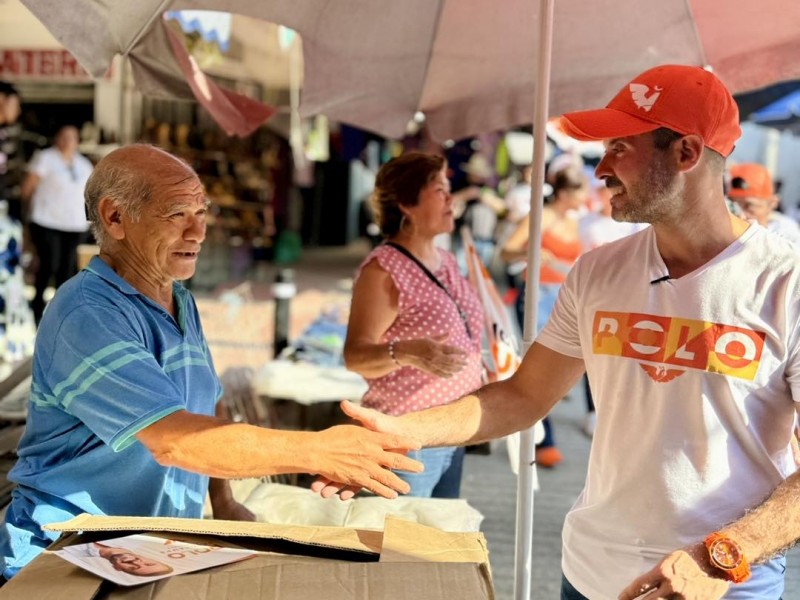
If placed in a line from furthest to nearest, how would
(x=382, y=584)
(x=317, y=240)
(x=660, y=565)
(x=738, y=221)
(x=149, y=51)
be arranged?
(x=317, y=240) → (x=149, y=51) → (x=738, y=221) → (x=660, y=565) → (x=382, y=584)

****************************************

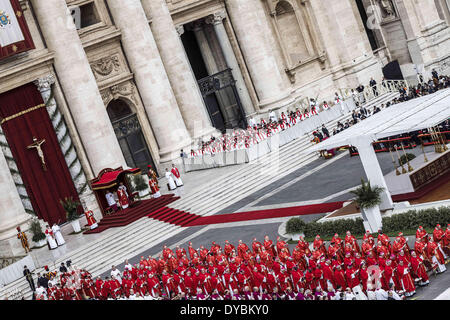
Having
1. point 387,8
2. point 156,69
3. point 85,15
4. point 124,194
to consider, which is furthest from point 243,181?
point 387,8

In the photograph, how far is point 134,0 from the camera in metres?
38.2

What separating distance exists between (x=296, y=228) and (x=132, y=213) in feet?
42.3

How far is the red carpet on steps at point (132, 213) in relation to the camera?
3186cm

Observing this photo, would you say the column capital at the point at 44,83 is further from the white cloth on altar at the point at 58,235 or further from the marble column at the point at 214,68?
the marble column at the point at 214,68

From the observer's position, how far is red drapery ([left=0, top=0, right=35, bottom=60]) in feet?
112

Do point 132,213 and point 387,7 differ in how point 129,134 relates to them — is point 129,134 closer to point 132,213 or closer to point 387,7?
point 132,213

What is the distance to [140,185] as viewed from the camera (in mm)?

****************************************

PROBLEM:
Lay out the data from the line containing "If placed in" through the line containing "(x=317, y=240) →" as a Markdown table. Use the columns Row and Text, number each line in sequence, and skip any blank lines.

ANSWER TO THIS PROBLEM:
| Row | Text |
|---|---|
| 1 | If placed in a line from furthest to nearest, how would |
| 2 | (x=382, y=584) |
| 3 | (x=317, y=240) |
| 4 | (x=660, y=565) |
| 5 | (x=738, y=221) |
| 6 | (x=149, y=51) |
| 7 | be arranged? |
| 8 | (x=317, y=240) → (x=149, y=51) → (x=738, y=221) → (x=660, y=565) → (x=382, y=584) |